In the US, others are discussing a larger change, too. Two notable experts come to mind: Gar Alperovitz and Marjorie Kelly. Alperovitz is author of America Beyond Capitalism. He suggests some kind of systemic  alternative is needed to the system of capitalism. Kelly is author of Owning Our Future who has a great term for a new kind of economy called a generative economy, as opposed to standard capitalist markets that are extractive.

The group in the UK is trying to tackle these issues, and its efforts pose something very significant by appealing to government. Richard Wolff, an American economist, says there is an inevitable political presence co-ops will have as they start to scale up. More about him in my next post.

Co-ops linked with policy and government present a real solution for society. Time will tell what kind of broader acceptance, and challenge to them, will take place.

Co-ops and Saving the World


I’m Chuck and I wanted to give some background for the development of this blog. Ten years ago, I began to wonder about growth — the accumulation of resources — and whether this can be a solution for everyone. Or does it unnecessarily create winners and losers? This idea led me to the book Beyond Growth by Herman Daly. He explained that measuring economic growth needs to be connected to the actual natural resources available, and not on metrics that exclude them, like GDP. My Amazon review of the book “Growth Isn’t Everything” praises Daly’s ideas on resource analysis. Growth, and the challenges of it, ties into the social challenges of equality, and ultimately environmental problems.

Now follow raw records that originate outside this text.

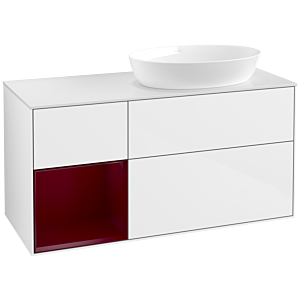 Villeroy et Boch Finion Villeroy et Boch FA41HBGF 120cm, plaque de recouvrement blanc mat, étagères Peony laqué mat, laqué blanc brillant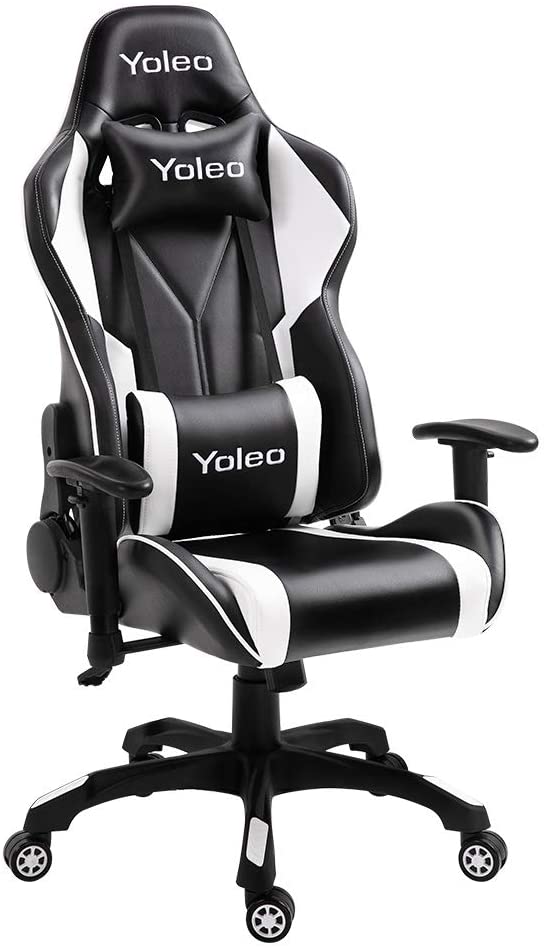 YOLEO Gaming Stuhl Bürostuhl Racing Stuhl Gamer Ergonomischer Stuhl mit Lendenkissen, Hohe Rückenlehne Verstellbarer Drehstuhl, mit einstellte Kopfstütze,150 kg Belastbarkeit, PU-Leder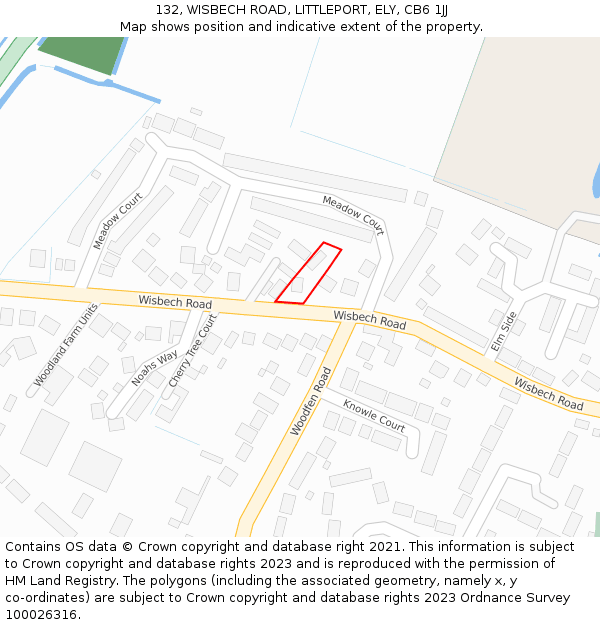 132, WISBECH ROAD, LITTLEPORT, ELY, CB6 1JJ: Location map and indicative extent of plot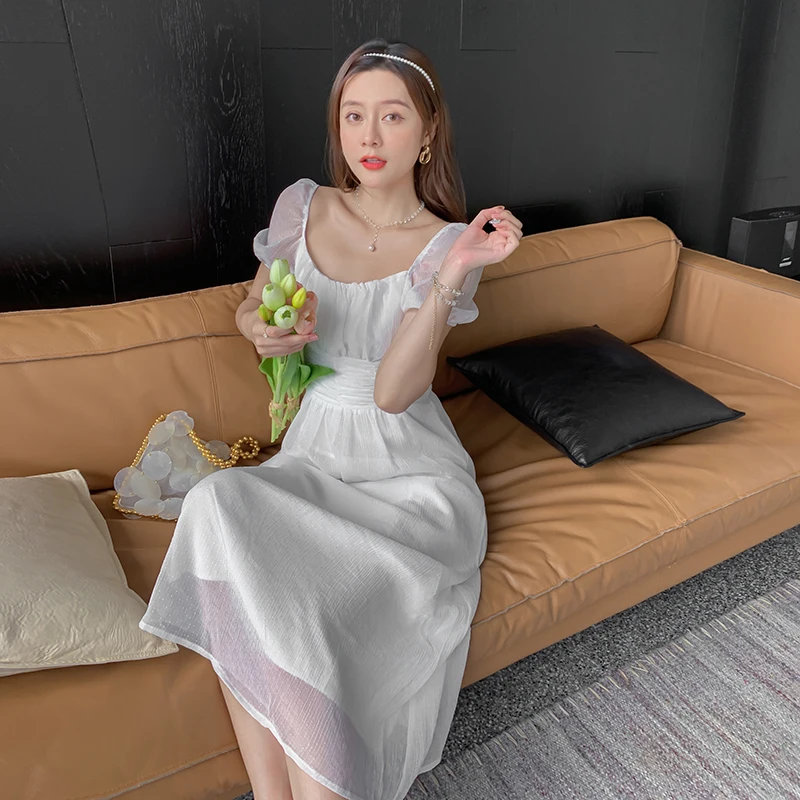 

Summer 2021 Elegant Vintage Korean Casual Party Night Honeymoon Vacation Runway Vestidos Women Chiffon Long Dresses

As social and environmental problems have increased, I’ve continued to read other authors that have thought about solutions including E. F. Schumacher, Thomas Frank, Noam Chomsky, Gar Alperovitz, Jean Jaques Rousseau, William Greider, and others. To me, social and environmental problems can be traced to a source: control of wealth. This is the conclusion the Occupy movement put in the public conscience with an emphasis on the 1% that has consolidated wealth.

The basic assessment that there are finite resources on the planet that Daly emphasizes, and a consolidation of resources resulting in social and environmental strife, shows me that some kind of sharing needs to take place.

This is where co-ops come in. There are many resources on the web that explain what a co-op is better than I can. See the International Co-operative Association (ICA) website for a great definition of what a co-op is linked here.

Co-ops are a solution. They are practical and implemented worldwide to the tune of generating $2.5 trillion in income. What is done with that income, and whether even measuring income is the best metric, are questions to be considered.